======== Record set

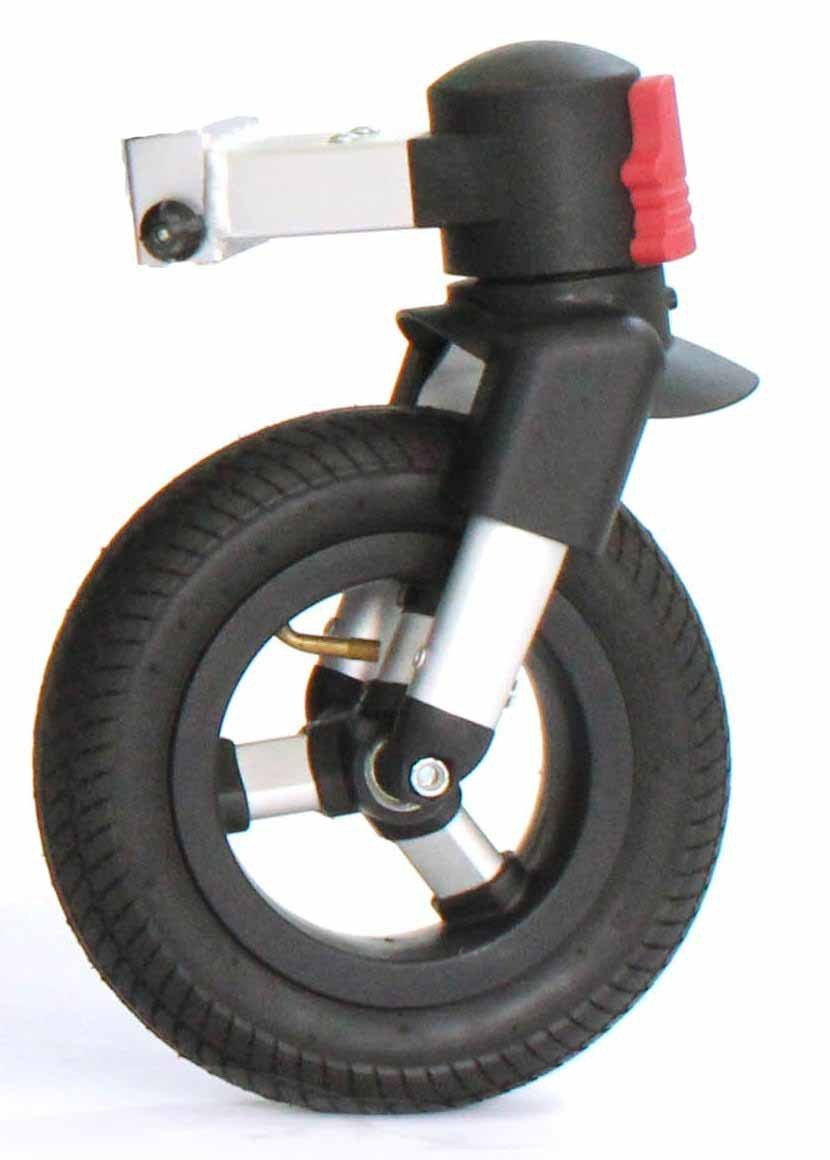 Qeridoo 360 Grad drehbares LuftRad f/ü r Fahrradanh/ä nger Sportrex Speedkid Modelle ab 2014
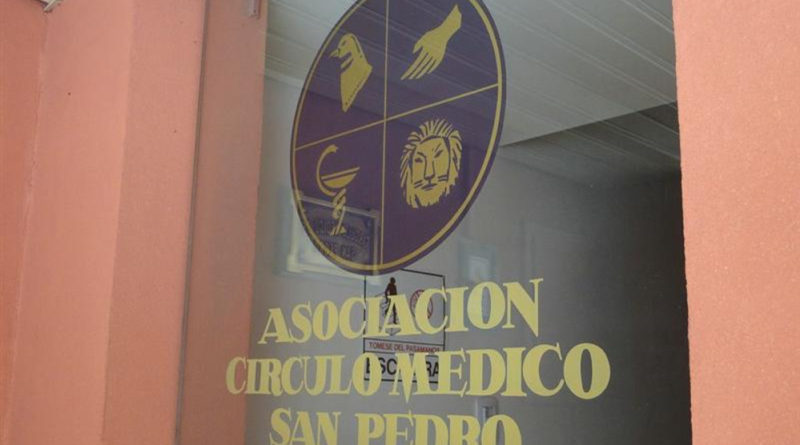 circulo-medico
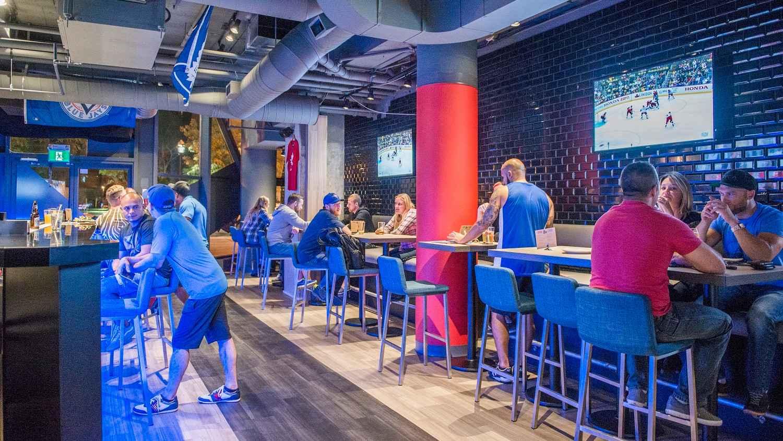 Striker sports bar is a bar for LGBTQ sports fan in Toronto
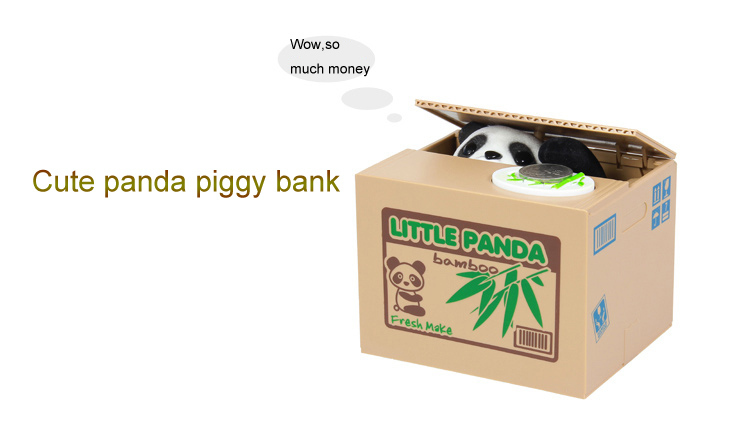Money Box panda Coin Bank Money Saving Box Kids Child Birthday Gifts Free Shipping Cute Stealing Coin Panda Piggy Bank(China (Mainland))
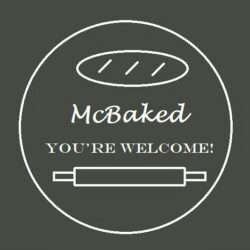 McBaked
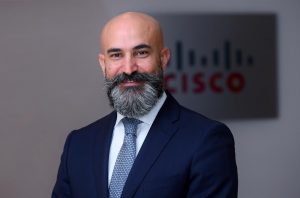 Shukri Eid, Managing Director - East Region, Cisco Middle East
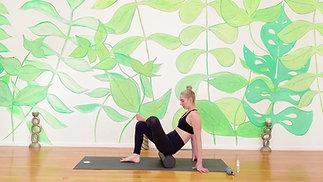 Glow Bodywork Lower Body Release with Katrina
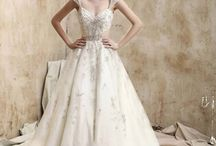 All things wedding.  / Vintage gowns are my fave.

================

Give back each entry exactly as it appears. Leave pictures out.

 Qeridoo 360 Grad drehbares LuftRad f/ü r Fahrradanh/ä nger Sportrex Speedkid Modelle ab 2014
 circulo-medico
 Striker sports bar is a bar for LGBTQ sports fan in Toronto
Money Box panda Coin Bank Money Saving Box Kids Child Birthday Gifts Free Shipping Cute Stealing Coin Panda Piggy Bank(China (Mainland))
 McBaked
 Shukri Eid, Managing Director - East Region, Cisco Middle East
 Glow Bodywork Lower Body Release with Katrina
 All things wedding.  / Vintage gowns are my fave.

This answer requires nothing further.